富山氏:なるほど。規制のハードルが低い閉鎖系のタンクで、化粧品原料や医薬品の生産性を極限まで高めていくわけですね。B2Bのマネタイズの道筋が非常によく見えました。

もう一つ、私自身の非常に身近なビジネスの課題としての相談なのですが、現在気候変動(温暖化)によって、これまで輸入に頼っていた熱帯地方のコーヒーやスパイスといった作物の調達が不安定化しています。これらを「日本の温暖化した地域(例えば沖縄や石垣島など)で国産化・栽培できないか」というプロジェクトを自社で進めています。

こういった「気候変動に対応するための作物の品種改良や育種」といったリクエストに対しても、プラチナバイオの技術プラットフォームで支援することは可能なのでしょうか。もし可能であれば、すぐにでも投資やパートナーシップを検討したい企業は多いと思います。

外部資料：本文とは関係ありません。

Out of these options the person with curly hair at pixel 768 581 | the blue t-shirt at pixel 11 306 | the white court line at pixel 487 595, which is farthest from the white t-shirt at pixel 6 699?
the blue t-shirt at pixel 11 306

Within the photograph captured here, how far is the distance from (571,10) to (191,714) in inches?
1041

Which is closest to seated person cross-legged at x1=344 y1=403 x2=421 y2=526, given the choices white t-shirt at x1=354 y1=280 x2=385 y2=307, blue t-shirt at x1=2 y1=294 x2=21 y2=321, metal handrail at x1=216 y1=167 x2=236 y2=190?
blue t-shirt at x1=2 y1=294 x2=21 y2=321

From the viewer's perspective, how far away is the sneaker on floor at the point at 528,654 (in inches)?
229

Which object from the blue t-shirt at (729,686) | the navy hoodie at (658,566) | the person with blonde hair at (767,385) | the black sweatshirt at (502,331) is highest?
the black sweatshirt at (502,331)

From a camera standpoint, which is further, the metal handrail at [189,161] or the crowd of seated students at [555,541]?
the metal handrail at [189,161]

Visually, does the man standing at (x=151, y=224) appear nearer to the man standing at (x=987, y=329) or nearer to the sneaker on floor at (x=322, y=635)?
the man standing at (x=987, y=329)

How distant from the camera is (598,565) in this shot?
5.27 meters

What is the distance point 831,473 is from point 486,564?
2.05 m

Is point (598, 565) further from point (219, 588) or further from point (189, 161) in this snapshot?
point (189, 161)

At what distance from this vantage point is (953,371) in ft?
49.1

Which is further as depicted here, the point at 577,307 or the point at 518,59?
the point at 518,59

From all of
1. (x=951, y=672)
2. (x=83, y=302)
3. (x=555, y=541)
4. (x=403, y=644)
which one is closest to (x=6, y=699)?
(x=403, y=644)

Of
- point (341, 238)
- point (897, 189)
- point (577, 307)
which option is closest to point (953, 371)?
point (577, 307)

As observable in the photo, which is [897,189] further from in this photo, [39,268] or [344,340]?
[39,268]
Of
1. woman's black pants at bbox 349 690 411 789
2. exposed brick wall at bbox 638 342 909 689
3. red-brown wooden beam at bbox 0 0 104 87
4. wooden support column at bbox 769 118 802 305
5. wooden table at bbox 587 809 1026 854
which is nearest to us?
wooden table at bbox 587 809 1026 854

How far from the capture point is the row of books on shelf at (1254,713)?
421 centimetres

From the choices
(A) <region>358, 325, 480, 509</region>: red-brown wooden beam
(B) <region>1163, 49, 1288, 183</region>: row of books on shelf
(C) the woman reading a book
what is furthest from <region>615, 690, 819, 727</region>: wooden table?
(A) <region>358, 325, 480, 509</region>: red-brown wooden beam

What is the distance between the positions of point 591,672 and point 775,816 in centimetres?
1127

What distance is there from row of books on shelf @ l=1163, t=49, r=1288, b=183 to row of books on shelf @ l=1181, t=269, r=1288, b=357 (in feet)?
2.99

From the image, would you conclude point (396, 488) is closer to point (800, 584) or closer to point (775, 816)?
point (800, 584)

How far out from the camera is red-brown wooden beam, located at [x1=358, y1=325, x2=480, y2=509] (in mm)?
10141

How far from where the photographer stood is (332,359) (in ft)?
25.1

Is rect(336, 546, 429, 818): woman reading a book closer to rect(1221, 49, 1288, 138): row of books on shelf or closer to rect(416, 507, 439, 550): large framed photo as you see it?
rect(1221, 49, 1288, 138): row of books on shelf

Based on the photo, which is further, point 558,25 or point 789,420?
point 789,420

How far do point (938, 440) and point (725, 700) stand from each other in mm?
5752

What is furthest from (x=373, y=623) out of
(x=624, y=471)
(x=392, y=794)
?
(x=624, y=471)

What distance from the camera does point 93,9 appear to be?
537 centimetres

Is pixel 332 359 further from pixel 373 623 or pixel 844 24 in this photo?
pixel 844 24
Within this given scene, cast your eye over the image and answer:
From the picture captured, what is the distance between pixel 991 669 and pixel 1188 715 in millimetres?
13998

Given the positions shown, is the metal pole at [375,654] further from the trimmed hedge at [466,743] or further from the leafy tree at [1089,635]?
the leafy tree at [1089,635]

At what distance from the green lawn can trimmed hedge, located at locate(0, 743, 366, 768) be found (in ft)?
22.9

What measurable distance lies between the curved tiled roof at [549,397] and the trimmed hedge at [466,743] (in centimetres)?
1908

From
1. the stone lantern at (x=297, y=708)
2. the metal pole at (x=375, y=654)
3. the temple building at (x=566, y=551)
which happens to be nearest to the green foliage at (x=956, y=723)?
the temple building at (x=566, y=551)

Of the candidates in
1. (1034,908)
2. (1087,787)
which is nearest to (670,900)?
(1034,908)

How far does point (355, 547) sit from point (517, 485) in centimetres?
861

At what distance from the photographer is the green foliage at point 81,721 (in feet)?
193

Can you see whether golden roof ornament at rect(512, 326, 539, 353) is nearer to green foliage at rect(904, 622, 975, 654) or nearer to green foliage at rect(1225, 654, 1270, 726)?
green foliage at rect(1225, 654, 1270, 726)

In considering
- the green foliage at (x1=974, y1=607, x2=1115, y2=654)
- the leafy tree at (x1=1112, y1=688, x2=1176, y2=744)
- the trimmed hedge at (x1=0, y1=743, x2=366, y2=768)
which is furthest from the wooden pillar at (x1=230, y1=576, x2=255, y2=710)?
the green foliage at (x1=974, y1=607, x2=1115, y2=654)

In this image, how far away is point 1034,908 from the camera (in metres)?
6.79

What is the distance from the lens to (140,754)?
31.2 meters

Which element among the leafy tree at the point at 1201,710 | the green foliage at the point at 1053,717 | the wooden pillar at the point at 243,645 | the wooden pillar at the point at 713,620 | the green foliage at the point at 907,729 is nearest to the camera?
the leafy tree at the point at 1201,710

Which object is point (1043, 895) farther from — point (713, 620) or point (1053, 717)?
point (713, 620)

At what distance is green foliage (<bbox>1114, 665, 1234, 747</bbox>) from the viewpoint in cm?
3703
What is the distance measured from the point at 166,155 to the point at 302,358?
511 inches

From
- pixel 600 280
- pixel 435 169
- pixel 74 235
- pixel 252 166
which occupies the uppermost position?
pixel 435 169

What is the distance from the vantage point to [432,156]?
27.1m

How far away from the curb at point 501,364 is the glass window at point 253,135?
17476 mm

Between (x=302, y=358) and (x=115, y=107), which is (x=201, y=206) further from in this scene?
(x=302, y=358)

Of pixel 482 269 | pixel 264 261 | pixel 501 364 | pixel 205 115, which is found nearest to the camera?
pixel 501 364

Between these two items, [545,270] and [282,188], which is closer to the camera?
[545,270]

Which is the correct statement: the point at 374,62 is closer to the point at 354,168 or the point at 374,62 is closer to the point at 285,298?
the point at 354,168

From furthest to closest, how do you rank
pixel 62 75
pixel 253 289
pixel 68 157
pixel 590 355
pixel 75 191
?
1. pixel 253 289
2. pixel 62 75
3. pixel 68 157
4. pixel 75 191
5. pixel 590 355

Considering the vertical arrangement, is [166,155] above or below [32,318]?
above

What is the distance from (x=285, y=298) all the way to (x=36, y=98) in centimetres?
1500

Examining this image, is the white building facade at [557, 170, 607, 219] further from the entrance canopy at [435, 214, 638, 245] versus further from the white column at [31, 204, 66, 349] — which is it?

奥原氏:まさにその領域こそ、私たちのバイオDXとゲノム編集が最も強みを発揮するテーマです。

地球温暖化に伴って「温度が上がっても耐えられるように作物を遺伝子レベルでデザインする(耐暑性育種)」や、「これまで栽培できなかった新しい土壌や気候の地域に合わせて作物の機能を書き換えていく」といった取り組みは、私たちの基幹技術そのものです。

非常にユニークな例をご紹介しますと、現在私たちはサウジアラビアのような過酷な砂漠地帯で、日本の芝生をゲノム編集やデータ解析によって最適化し、砂漠そのものを緑化してサッカー場を造るという巨大な砂漠緑化プロジェクトも手掛けています。

ですので、コーヒーやスパイスの国産化、あるいは温暖化に負けない新しいブランド作物の育種といったご要望に対しても、どういった遺伝的アプローチが最適かをデータ解析から品種開発までワンストップでサポートできます。ぜひ、具体的なお話を進めさせていただければと思います。

富山氏:砂漠緑化まで手掛けられているとは、発想と技術のスケールが本当に無限大ですね。気候変動への対応は食品・農業関連企業にとって喫緊の課題ですので、ぜひこの後、具体的なご紹介とディスカッションの場を設定させてください。今後の社会実装を非常に楽しみにしています。ありがとうございました。

奥原氏:ありがとうございます。よろしくお願いいたします。